_Set task_
Please format the records from the line with "Observing this image, which" through the end of the records as a Markdown table with the columns Row and Line, numbering each line in Row. Skip blank lines and leave the pictures out.

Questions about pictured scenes
□ □ □

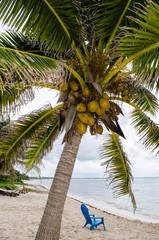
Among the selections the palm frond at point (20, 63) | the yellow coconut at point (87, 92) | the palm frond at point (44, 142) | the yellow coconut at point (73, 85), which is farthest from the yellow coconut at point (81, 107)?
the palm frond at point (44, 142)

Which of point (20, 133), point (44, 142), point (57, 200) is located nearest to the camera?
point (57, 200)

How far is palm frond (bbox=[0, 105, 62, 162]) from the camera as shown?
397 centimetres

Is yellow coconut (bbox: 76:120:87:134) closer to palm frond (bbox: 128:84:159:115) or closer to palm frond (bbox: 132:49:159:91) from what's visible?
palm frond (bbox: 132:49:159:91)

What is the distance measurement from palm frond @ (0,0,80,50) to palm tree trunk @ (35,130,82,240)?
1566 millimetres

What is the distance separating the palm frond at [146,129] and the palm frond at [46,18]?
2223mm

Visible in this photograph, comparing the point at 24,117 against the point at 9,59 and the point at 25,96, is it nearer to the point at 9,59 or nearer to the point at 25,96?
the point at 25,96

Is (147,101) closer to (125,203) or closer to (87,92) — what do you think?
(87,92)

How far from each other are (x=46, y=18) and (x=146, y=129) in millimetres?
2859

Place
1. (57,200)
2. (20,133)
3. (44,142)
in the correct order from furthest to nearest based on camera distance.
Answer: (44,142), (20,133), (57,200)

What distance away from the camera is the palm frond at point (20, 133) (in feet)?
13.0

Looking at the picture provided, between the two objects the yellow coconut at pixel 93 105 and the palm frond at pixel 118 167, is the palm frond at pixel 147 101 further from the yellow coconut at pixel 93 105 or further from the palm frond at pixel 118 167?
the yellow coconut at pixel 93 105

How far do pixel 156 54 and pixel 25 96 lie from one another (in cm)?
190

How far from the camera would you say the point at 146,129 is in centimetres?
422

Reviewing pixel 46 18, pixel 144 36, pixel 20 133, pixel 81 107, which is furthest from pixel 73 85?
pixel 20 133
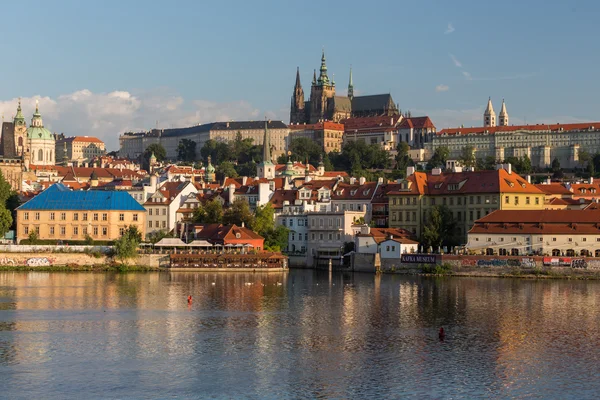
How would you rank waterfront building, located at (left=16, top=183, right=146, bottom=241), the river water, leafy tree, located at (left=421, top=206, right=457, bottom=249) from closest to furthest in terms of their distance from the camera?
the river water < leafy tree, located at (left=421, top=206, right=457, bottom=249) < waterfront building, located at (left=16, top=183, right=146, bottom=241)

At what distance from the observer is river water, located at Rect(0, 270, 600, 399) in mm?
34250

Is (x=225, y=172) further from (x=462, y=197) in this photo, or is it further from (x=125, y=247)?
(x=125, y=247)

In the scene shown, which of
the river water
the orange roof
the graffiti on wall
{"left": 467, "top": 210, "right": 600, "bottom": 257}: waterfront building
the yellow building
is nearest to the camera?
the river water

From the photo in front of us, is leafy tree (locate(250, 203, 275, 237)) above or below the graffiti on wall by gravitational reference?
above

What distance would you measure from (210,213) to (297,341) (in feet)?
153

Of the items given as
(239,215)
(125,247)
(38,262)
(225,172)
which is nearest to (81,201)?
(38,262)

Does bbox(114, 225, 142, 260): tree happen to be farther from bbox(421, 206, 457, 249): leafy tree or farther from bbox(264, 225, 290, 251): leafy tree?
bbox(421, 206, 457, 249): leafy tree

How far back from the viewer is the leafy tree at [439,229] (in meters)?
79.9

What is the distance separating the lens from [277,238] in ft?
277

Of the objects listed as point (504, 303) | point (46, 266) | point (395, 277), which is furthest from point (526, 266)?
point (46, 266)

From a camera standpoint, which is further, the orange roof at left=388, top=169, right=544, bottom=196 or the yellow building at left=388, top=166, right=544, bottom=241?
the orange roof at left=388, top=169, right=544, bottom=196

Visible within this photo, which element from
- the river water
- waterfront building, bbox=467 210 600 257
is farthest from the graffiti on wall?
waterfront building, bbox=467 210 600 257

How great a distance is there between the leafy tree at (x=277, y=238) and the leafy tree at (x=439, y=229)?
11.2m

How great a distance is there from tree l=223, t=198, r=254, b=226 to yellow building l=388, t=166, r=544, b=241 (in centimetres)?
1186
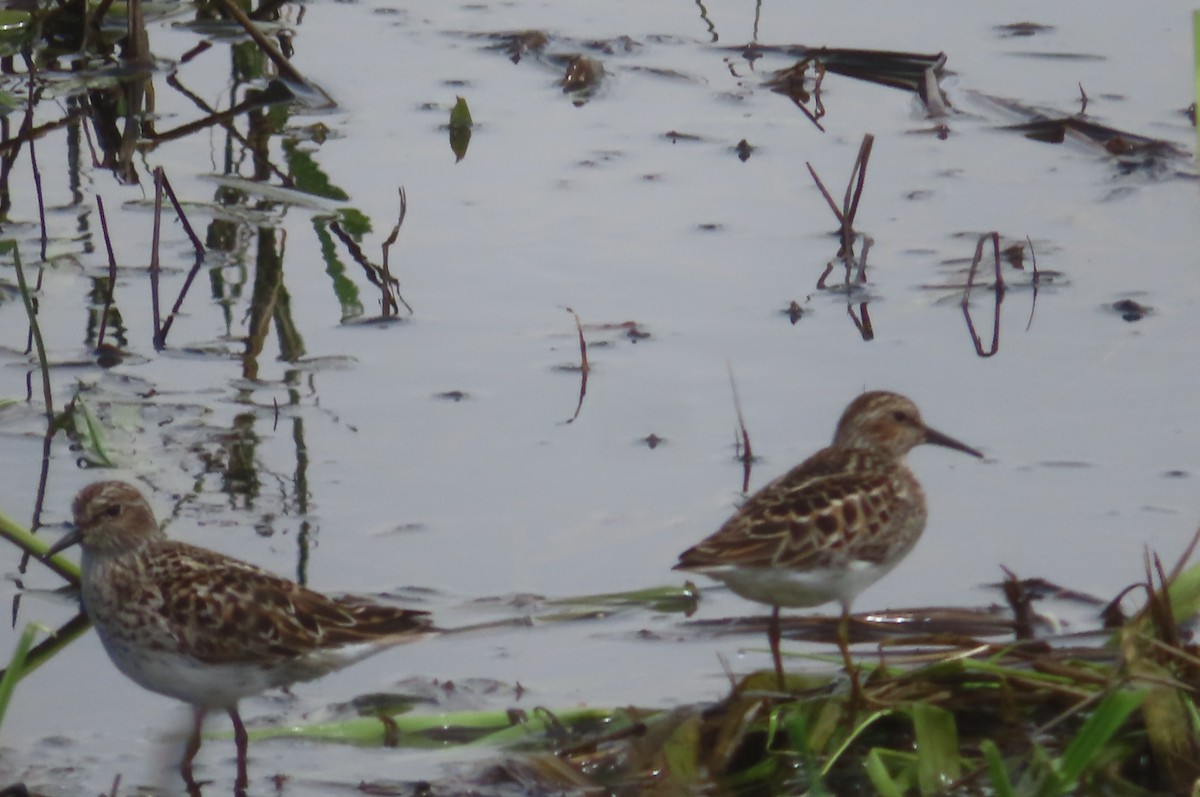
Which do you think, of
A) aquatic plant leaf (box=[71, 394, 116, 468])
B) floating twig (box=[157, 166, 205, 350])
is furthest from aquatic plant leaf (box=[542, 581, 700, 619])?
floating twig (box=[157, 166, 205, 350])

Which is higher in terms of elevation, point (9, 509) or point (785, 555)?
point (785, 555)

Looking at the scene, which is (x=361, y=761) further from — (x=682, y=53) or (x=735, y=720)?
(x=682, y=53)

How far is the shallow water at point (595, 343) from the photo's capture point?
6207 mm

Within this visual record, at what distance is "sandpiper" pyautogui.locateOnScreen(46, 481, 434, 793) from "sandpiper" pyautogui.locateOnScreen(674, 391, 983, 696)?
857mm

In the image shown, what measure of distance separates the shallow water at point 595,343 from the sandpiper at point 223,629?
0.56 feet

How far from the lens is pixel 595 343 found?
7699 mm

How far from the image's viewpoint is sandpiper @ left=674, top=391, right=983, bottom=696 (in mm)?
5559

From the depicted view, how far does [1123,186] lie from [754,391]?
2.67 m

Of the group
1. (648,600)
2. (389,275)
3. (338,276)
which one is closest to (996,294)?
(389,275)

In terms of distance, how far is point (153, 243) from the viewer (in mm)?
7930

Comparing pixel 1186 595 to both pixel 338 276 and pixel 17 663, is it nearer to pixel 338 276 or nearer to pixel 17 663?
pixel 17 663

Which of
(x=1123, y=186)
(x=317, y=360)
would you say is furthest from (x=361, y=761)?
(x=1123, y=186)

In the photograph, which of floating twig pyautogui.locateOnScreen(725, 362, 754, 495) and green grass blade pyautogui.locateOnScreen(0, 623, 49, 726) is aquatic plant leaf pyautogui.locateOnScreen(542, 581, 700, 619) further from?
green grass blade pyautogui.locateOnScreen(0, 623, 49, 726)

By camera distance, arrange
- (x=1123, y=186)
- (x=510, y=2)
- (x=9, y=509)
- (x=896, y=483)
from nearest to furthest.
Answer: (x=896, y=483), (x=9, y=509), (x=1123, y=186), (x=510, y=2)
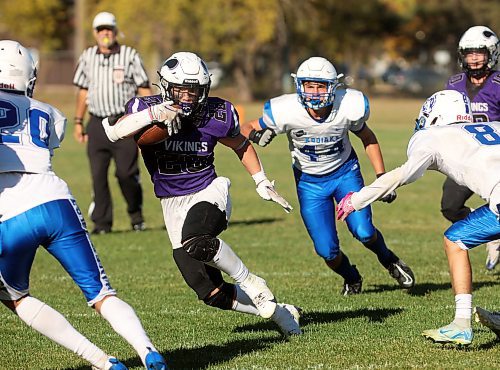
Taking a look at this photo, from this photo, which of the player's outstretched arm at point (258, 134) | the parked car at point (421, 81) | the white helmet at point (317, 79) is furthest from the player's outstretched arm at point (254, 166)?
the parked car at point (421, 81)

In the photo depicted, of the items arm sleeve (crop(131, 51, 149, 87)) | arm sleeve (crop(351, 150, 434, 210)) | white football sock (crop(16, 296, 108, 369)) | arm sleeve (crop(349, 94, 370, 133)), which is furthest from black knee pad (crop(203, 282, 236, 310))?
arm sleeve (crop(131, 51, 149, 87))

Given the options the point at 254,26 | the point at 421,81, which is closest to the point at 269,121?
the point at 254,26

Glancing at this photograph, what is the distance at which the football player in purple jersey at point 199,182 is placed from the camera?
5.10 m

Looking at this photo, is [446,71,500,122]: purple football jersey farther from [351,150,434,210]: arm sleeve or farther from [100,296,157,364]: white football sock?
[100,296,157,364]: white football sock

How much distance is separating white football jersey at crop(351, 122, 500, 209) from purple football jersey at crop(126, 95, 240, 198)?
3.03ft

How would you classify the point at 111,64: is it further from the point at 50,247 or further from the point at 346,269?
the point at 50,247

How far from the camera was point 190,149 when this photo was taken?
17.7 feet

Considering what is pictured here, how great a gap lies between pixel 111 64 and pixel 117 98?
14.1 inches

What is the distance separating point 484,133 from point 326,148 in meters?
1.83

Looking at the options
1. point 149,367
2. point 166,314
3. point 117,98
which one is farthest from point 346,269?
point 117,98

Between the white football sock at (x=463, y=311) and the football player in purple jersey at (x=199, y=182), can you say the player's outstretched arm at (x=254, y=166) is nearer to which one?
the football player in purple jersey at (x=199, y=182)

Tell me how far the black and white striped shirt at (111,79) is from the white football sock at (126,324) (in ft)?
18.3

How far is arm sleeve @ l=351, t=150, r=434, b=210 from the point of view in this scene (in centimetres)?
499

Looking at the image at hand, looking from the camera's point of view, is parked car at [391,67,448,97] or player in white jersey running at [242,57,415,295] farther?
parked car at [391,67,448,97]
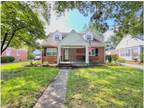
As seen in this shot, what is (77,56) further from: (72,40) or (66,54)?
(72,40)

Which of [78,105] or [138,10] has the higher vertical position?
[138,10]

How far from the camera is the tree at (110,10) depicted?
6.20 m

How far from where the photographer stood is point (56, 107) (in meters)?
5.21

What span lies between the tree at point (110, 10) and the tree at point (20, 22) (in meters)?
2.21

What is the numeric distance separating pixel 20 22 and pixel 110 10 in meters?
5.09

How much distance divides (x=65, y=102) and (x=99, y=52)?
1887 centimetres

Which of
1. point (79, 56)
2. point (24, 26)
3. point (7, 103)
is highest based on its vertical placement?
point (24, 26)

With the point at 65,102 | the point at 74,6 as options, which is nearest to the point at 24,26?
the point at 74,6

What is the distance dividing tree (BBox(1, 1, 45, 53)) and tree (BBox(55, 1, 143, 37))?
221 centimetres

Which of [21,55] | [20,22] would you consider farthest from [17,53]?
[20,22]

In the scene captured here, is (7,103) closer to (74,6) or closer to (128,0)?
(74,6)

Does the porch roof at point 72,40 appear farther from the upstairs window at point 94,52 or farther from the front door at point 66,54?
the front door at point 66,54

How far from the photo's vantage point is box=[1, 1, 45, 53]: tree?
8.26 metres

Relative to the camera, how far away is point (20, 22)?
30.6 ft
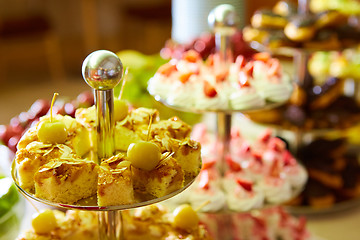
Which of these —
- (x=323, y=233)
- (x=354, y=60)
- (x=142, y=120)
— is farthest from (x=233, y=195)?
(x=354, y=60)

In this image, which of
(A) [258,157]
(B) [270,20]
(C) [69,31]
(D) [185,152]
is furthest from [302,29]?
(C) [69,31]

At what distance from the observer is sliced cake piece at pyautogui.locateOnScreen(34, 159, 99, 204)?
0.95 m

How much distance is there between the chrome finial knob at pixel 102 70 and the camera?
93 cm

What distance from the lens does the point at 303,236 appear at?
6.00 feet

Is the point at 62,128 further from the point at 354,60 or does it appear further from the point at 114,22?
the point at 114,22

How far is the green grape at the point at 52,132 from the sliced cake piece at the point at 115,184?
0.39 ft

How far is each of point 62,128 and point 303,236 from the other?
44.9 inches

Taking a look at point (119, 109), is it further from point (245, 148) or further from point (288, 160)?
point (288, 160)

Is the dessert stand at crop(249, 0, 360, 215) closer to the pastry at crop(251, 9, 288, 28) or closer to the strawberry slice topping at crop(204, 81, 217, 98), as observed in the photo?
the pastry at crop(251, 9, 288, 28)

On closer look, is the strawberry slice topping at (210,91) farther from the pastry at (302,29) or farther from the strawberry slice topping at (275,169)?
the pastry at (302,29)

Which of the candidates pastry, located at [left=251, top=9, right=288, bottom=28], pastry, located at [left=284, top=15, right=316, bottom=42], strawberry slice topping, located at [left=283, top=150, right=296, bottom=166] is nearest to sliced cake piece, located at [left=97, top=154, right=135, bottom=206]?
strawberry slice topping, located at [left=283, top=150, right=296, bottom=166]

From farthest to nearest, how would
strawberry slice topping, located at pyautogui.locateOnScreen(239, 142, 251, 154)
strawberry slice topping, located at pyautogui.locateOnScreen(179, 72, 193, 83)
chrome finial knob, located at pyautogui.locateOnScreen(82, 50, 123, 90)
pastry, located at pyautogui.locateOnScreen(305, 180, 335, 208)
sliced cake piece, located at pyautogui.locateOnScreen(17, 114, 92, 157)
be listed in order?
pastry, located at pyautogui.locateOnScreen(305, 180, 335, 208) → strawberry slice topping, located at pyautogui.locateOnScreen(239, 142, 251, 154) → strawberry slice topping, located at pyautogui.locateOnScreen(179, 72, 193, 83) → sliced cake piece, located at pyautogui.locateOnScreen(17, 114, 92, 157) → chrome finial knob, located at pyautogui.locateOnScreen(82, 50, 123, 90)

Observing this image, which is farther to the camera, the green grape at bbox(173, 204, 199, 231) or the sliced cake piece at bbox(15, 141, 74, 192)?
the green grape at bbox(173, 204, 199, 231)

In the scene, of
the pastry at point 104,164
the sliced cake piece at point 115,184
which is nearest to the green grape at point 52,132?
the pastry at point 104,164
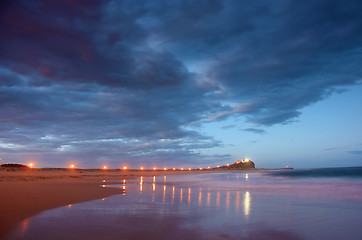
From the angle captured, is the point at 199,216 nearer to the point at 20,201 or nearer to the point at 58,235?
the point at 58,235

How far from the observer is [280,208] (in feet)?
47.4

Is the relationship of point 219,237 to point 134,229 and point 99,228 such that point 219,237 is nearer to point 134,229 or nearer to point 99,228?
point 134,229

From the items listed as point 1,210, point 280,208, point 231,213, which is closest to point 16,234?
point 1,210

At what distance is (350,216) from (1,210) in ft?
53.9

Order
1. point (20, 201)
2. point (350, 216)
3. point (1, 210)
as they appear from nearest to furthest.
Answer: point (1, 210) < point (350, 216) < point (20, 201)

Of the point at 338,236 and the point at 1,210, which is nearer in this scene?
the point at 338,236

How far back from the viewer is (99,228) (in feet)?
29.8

□ □ □

_Expected answer_
| Row | Line |
|---|---|
| 1 | Observing this image, which is farther to the camera, the green grape at bbox(173, 204, 199, 231) or the sliced cake piece at bbox(15, 141, 74, 192)? |
| 2 | the green grape at bbox(173, 204, 199, 231) |
| 3 | In the scene, of |
| 4 | the pastry at point 104,164 |
| 5 | the sliced cake piece at point 115,184 |
| 6 | which is nearest to the green grape at point 52,132? |
| 7 | the pastry at point 104,164 |
| 8 | From the angle captured, is the point at 199,216 nearer to the point at 20,201 or nearer to the point at 58,235? |
| 9 | the point at 58,235 |
| 10 | How far from the observer is [280,208] (in feet)? |
| 11 | 47.4 |
| 12 | Is the relationship of point 219,237 to point 134,229 and point 99,228 such that point 219,237 is nearer to point 134,229 or nearer to point 99,228? |
| 13 | point 134,229 |
| 14 | From the items listed as point 1,210, point 280,208, point 231,213, which is closest to point 16,234? |
| 15 | point 1,210 |
| 16 | At what distance is (350,216) from (1,210) in ft? |
| 17 | 53.9 |
| 18 | Order |
| 19 | 1. point (20, 201) |
| 20 | 2. point (350, 216) |
| 21 | 3. point (1, 210) |
| 22 | as they appear from nearest to furthest. |
| 23 | Answer: point (1, 210) < point (350, 216) < point (20, 201) |
| 24 | Of the point at 338,236 and the point at 1,210, which is nearer in this scene? |
| 25 | the point at 338,236 |
| 26 | How far back from the viewer is (99,228) (in feet)? |
| 27 | 29.8 |